Since being founded in 2004 the popularity of Facebook has continued to grow. Facebook can boast to have a massive 300 million active users (Representing people who have returned to the site within 30 days) and this figure is still growing to date. In January 2009, Compete.com ranked Facebook as the most used social network by worldwide monthly active users. It has become extremely popular within the general public, but the main demographic of users are students; from high school up to post graduation level.

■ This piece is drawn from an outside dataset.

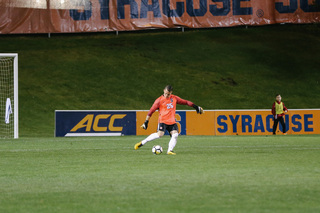 Syracuse goes back on the road for its ACC opener at No. 12 Virginia on Friday, Sept. 8 at 7 p.m.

People may think that users of Facebook are scattered across a group of random individuals, but Hargittai (2007 p.276) states that 'a person's gender, race and ethnicity, and parental education background are all associated with use'. Hargittai (2007 p.276) also points out that 'additionally, people with more experience and autonomy of use are more likely to be users of such sites'. This adds to the argument that when you are surfing the internet, you are not just another statistic, as Hargittai (2007 p.277) also writes 'offline identities very much carry over to online behaviour'.

This essay will be discussing how much of an impact Facebook has had on the 21st Century, more interestingly, how it's changed and revolutionised people's interactions with each other on a daily basis.

I have had a Facebook account since early 2008, which was mainly set up due to peer pressure. This is because between the start of 2007 and early 2008, the majority of people I knew were using MySpace as their primary social networking site. A social trend had begun where many of my friends were deleting their MySpace profiles and creating profiles on Facebook. This created a domino effect, that because friends were moving to a new social networking website, I felt I had to do the same. The Collins English Dictionary defines 'Domino Effect' as; 'If one event causes another similar event, which in turn causes another event, and so on, you can refer to this as a domino effect'. A real world example of the domino effect in action is referenced in Freund (2007 p. xvi) by which she is talking about countries joining trade unions; 'there is a domino effect and as more countries join a union non members face increasing incentive to join'. This can be related back to my experience of moving from a MySpace account to a Facebook account.

Facebook is a product of the post-modern society that we live in today. We utilise the internet for many resources; up to date news, shopping, business and entertainment, the list goes on. This way of life that the internet has given us is now prompting us to socialise online too.

The Impact on Society

The website does what it says on the tin, it brings people together in social communities. It allows you, for example to join a network related to your University, find fellow friends and classmates, upload photographs, join groups associated with personal interests and send messages amongst many other things. It can be seen as a big social networking playground.

Additionally, many businesses use Facebook to promote and advertise their products and connect to a younger demographic audience. Another example of product promotion on Facebook is music bands setting up accounts to advertise and promote themselves. I have set up an account for my band allowing us to share the latest news, pictures, videos, song uploads and to set up 'Events' allowing us to invite fans and friends to, thus creating a virtual guest list and giving our band and gigs a virtual presence on the internet.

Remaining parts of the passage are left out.